2023 was a challenging year for USDC. The stablecoin, which is pegged to the U.S. dollar and backed by liquid cash and cash-equivalent assets, witnessed a decrease in its circulating supply from $45 billion to $25 billion – a 44% decline. This reduction was largely attributed to a shift of assets from the crypto ecosystem to traditional markets, spurred by opportunities brought on by rising interest rates, regulatory pressures, industry bankruptcies, and fraud incidents.
However, in a counterbalancing act, the number of wallets holding at least $10 of USDC soared by 59%, totaling over 2.7 million. This growth occurred amidst a broader contraction in the crypto sector, a move the report considers a signal of confidence in USDC. The stablecoin was an important bridge between the crypto asset economy and traditional finance, with over $197 billion of USDC issued or burned throughout the year.
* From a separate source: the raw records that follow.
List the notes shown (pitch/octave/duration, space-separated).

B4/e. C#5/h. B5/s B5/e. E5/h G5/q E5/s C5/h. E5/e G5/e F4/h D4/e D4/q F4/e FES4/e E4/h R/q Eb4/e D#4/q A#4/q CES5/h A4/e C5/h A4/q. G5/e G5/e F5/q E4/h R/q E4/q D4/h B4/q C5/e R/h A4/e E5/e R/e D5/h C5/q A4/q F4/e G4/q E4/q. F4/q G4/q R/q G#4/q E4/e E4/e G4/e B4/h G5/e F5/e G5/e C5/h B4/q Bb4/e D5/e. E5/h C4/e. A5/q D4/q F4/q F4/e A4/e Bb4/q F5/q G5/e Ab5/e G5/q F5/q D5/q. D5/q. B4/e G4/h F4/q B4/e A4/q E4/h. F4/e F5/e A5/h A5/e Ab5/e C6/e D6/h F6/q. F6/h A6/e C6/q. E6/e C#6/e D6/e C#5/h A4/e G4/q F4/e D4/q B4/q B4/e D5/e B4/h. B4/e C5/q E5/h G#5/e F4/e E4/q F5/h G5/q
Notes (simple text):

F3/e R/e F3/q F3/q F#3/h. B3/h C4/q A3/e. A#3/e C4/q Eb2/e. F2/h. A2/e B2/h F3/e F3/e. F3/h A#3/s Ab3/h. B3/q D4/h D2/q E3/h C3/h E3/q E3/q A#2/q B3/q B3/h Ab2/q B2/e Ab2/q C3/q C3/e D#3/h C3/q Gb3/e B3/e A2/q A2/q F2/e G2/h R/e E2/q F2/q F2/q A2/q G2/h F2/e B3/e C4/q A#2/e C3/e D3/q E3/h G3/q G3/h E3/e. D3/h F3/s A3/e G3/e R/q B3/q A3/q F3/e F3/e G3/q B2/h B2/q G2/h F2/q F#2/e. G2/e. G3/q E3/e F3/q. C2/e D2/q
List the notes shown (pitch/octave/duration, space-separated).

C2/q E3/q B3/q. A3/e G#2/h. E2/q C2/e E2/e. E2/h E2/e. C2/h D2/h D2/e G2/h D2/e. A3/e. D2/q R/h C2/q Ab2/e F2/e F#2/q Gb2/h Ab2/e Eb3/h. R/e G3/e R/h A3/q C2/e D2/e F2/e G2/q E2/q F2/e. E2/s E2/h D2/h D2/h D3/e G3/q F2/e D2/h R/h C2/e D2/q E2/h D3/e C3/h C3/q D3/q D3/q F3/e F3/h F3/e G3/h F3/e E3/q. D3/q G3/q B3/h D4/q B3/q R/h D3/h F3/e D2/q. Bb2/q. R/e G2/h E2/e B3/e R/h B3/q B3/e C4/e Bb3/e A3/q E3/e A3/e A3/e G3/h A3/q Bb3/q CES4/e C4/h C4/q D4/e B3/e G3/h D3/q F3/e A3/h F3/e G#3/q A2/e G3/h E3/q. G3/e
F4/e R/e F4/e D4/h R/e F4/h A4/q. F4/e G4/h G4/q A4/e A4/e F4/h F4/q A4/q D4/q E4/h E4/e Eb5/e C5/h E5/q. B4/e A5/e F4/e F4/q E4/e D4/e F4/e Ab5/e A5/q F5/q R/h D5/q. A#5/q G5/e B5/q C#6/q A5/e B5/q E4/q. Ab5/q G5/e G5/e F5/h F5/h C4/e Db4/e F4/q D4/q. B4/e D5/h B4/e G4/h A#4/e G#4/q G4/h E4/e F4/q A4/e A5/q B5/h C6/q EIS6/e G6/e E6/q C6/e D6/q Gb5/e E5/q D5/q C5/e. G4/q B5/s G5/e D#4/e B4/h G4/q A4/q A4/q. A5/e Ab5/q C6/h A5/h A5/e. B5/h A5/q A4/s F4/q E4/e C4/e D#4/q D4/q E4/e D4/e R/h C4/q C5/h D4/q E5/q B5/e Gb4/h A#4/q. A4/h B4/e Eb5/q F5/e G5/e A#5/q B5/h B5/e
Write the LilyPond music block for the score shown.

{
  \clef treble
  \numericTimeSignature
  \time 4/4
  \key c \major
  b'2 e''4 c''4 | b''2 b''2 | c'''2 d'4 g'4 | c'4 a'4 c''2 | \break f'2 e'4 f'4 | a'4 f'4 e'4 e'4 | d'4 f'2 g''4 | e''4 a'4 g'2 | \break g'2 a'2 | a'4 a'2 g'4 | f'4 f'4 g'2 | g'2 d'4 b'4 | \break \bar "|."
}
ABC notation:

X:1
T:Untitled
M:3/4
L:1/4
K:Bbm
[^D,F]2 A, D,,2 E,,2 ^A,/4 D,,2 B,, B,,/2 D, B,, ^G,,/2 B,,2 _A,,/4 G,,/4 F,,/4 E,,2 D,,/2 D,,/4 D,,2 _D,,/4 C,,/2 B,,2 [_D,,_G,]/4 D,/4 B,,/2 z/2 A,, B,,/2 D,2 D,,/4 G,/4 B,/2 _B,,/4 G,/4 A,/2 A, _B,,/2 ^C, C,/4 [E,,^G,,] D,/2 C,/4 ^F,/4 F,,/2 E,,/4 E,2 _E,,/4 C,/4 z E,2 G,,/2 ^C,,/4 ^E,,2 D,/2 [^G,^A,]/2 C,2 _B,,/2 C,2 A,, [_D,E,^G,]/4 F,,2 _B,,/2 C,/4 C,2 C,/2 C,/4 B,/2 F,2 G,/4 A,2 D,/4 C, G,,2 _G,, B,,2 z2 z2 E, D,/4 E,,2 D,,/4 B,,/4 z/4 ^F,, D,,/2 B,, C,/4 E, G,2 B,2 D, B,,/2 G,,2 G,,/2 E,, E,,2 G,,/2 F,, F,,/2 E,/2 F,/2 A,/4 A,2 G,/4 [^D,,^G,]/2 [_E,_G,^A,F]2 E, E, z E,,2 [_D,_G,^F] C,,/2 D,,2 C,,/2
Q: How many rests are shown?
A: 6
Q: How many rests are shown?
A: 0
The Asia-Pacific region, in particular, has witnessed a surge in USDC usage for remittances, with $130 billion flowing into the region in 2022. Circle’s efforts in this region included a partnership with Coins.ph, a Philippines-based exchange, targeting the $36 billion remittance market. The report also states that USDC is playing an important role in addressing the $510 billion trade finance gap in emerging markets.
The report highlights a significant increase in the use of USDC for practical purposes, like remittances and trade finance. Concurrently, it notes a substantial decrease in USDC’s role in speculative trading, which has declined by 90% over the past five years.